ただし、Numpyを手動でコンパイルしない場合、Bumpライブラリを使用していることをどのように確認できますか? Macポートを使用して、ATLASは依存関係としてインストールされます。ただし、実際に使用されているかどうかはわかりません。簡単なベンチマークを実行すると、numpy.dot()
関数は約1を必要とします。 Eigen C++ライブラリを使用して計算されるドット積の2倍の時間。これが合理的な結果であるかどうかはわかりません。
よろしく、アポ
numpy.show_config()
は常に信頼できる情報を提供するとは限りません。たとえば、Ubuntu 14.04で_apt-get install python-numpy
_の場合、np.show_config()
の出力は次のようになります。
_blas_info:
libraries = ['blas']
library_dirs = ['/usr/lib']
language = f77
lapack_info:
libraries = ['lapack']
library_dirs = ['/usr/lib']
language = f77
atlas_threads_info:
NOT AVAILABLE
blas_opt_info:
libraries = ['blas']
library_dirs = ['/usr/lib']
language = f77
define_macros = [('NO_ATLAS_INFO', 1)]
atlas_blas_threads_info:
NOT AVAILABLE
openblas_info:
NOT AVAILABLE
lapack_opt_info:
libraries = ['lapack', 'blas']
library_dirs = ['/usr/lib']
language = f77
define_macros = [('NO_ATLAS_INFO', 1)]
...
_
Numpyは標準のCBLASライブラリを使用しているように見えます。しかし、numpyが_libopenblas-dev
_パッケージを介してインストールしたOpenBLASを使用しているという事実は知っています。
* nixをチェックする最も確実な方法は、 ldd
を使用して、実行時にどの共有ライブラリがnumpyリンクに対してリンクするかを調べることです(Macを所有していませんが、 ldd
)の代わりに_otool -L
_を使用します。
v1.10より古いnumpyのバージョンの場合:
_~$ ldd /<path_to_site-packages>/numpy/core/_dotblas.so
_
__dotblas.so
_が存在しない場合、これはおそらく、numpyが最初にコンパイルされたときにBLASライブラリを検出できなかったことを意味します。この場合、BLAS依存コンポーネントはまったく構築されません。
numpy v1.10以降の場合:
__dotblas.so
_は削除されました 、ただし、代わりに_multiarray.so
_の依存関係を確認できます:
_~$ ldd /<path_to_site-packages>/numpy/core/multiarray.so
_
_apt-get
_でインストールしたnumpyのバージョンを見ると:
_~$ ldd /usr/lib/python2.7/dist-packages/numpy/core/_dotblas.so
linux-vdso.so.1 => (0x00007fff12db8000)
libblas.so.3 => /usr/lib/libblas.so.3 (0x00007fce7b028000)
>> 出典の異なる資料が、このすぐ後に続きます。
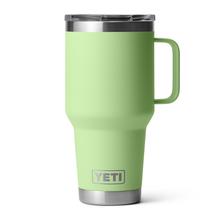 Rambler 30 oz Travel Mug - Key Lime by YETI in Spring Lake NC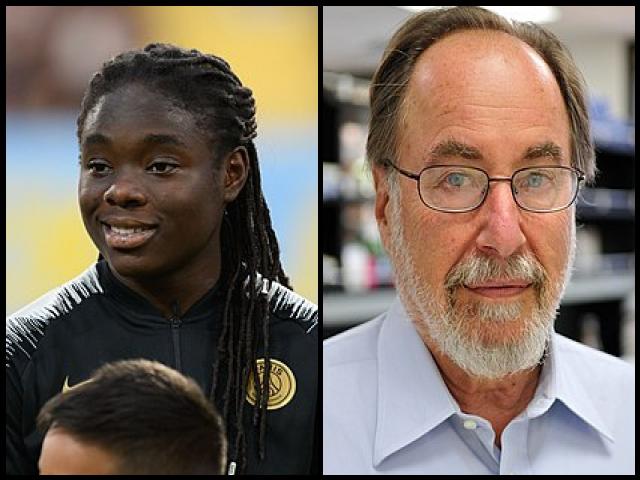 Famous People with surname Baltimore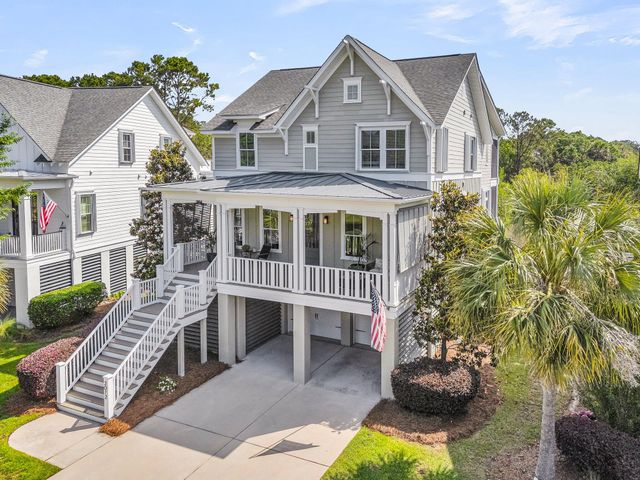 2072 Amenity Park Drive, Mount Pleasant, SC 29466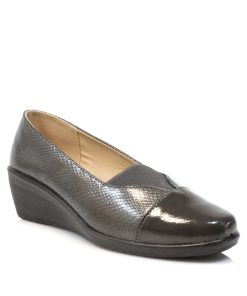 Comfort Ανατομικά με Λάστιχο Jianni d kapa 329-MK-GR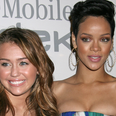9 Reasons To Suggest That Miley Cyrus And Rihanna Are In Fact The SAME Person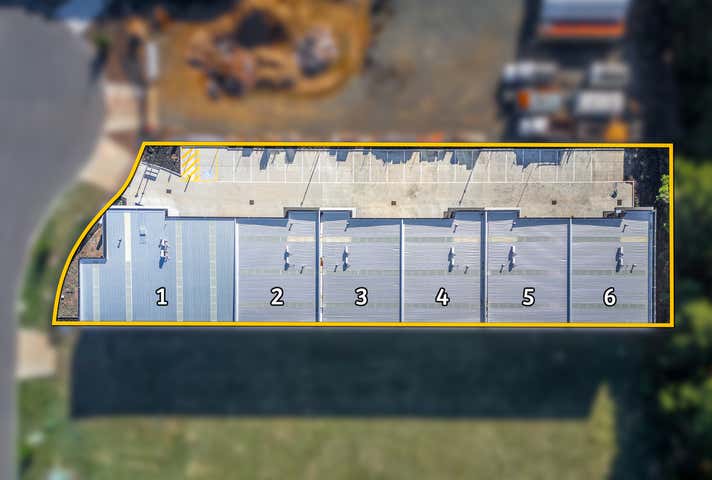 Factory 1, 24 Pioneer Way New Gisborne VIC 3438 - Image 16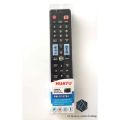 HUAYU SAMSUNG RM-D1078 COMMON LCDLED TV REMOTE CONTROLLER. 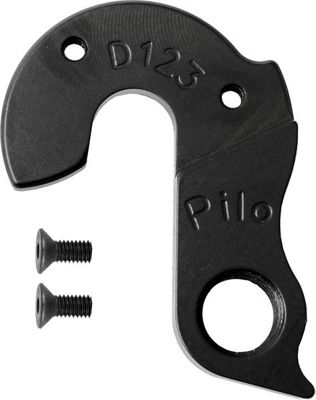 Support de Dérailleur Pilo D123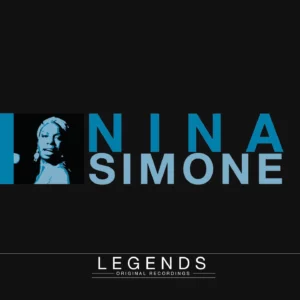 Nina Simone : Legends: Original Recordings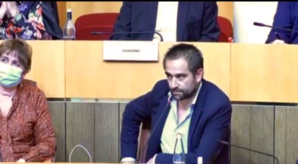 Jean-Baptiste Arena. Jean-Baptiste Arena.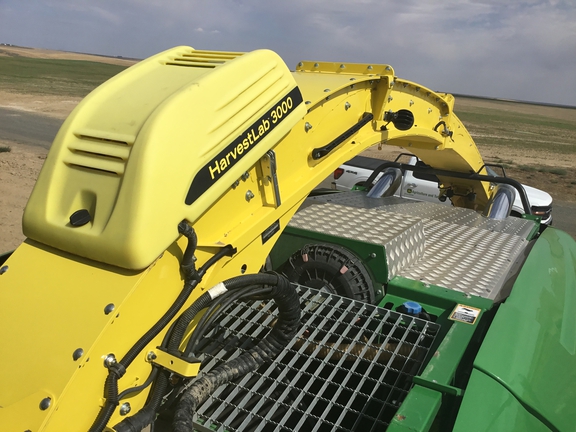 2022 John Deere 9900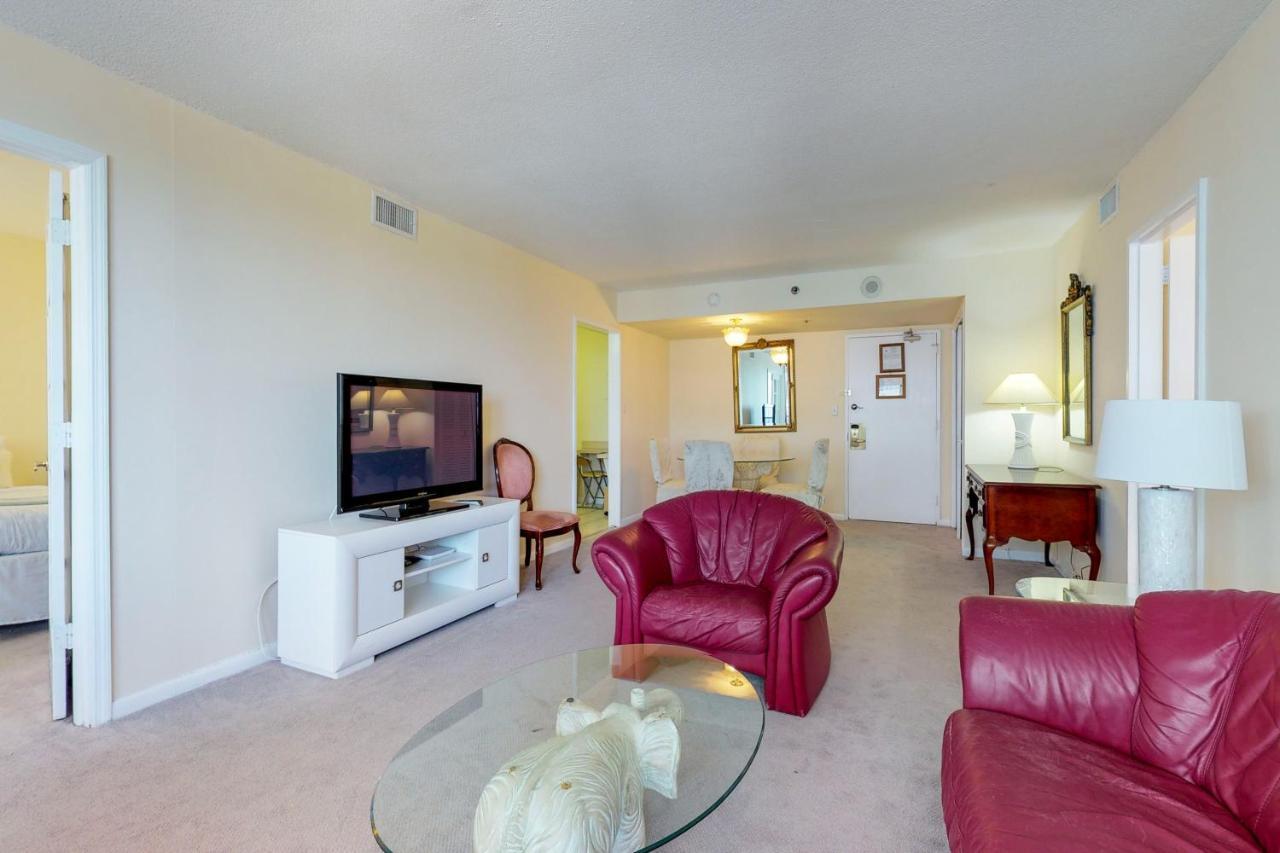 The Alexander: Miami Beach Apartment Ngoại thất bức ảnh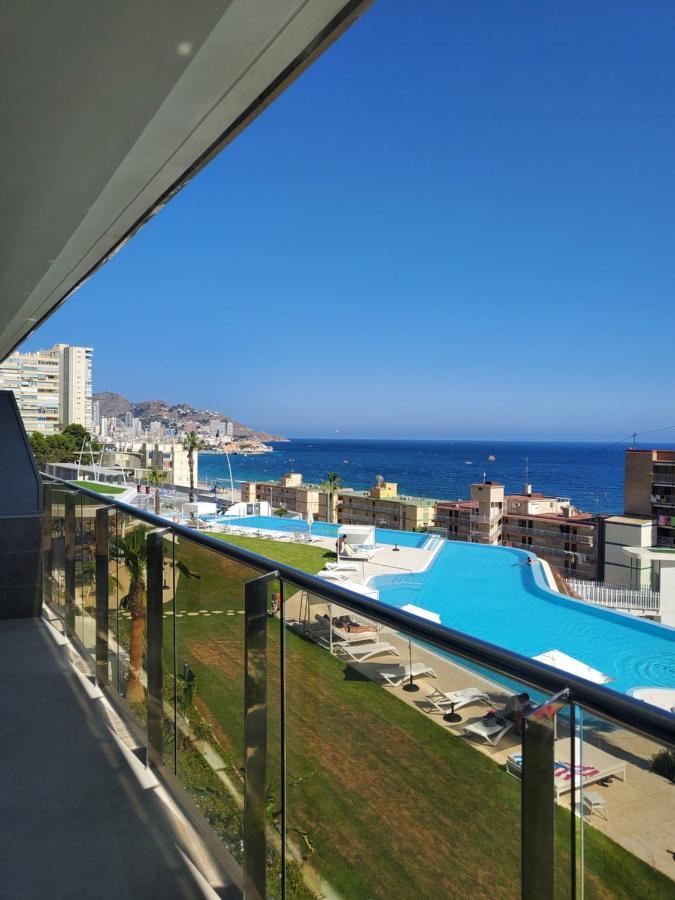 Romero Sunset Cliffs Appartement *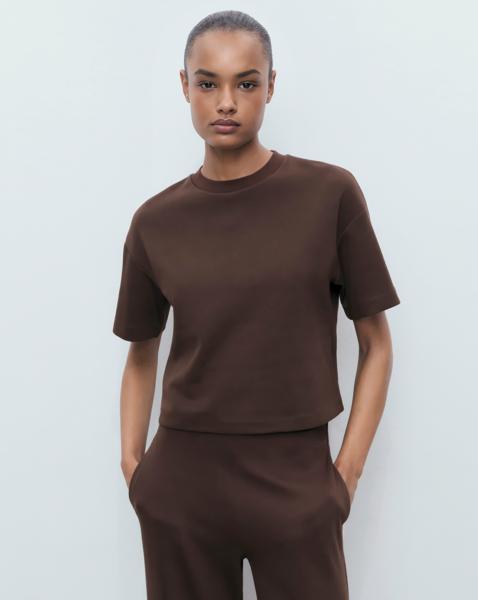 MANGO T-SHIRT PICO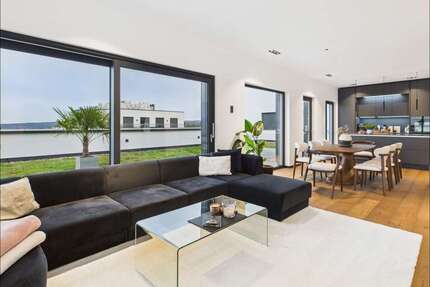 Wohnung zum Mieten in Aschaffenburg 2.520,00 € 153 m²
libc.so.6 => /lib/x86_64-linux-gnu/libc.so.6 (0x00007fce7ac60000)
libm.so.6 => /lib/x86_64-linux-gnu/libm.so.6 (0x00007fce7a958000)
libpthread.so.0 => /lib/x86_64-linux-gnu/libpthread.so.0 (0x00007fce7a738000)
/lib64/ld-linux-x86-64.so.2 (0x00007fce7ca40000)
_
_/usr/lib/libblas.so.3
_は、実際にはシンボリックリンクのチェーンの始まりです。 _readlink -e
_を使用してそれらを最終的なターゲットまでたどると、OpenBLAS共有ライブラリを指していることがわかります。
_~$ readlink -e /usr/lib/libblas.so.3
/usr/lib/openblas-base/libblas.so.3
_
numpy.show_config()は、情報が私のDebian Linuxで利用できないことを伝えるだけです。
ただし、/ usr/lib/python3/dist-packages/scipy/libには、blasのサブディレクトリがあり、必要な情報が表示される場合があります。サブディレクトリテストには、BLASのテストプログラムがいくつかあります。
お役に立てれば。
numpy.show_config()
をチェックして、構成されているライブラリを確認する必要があります。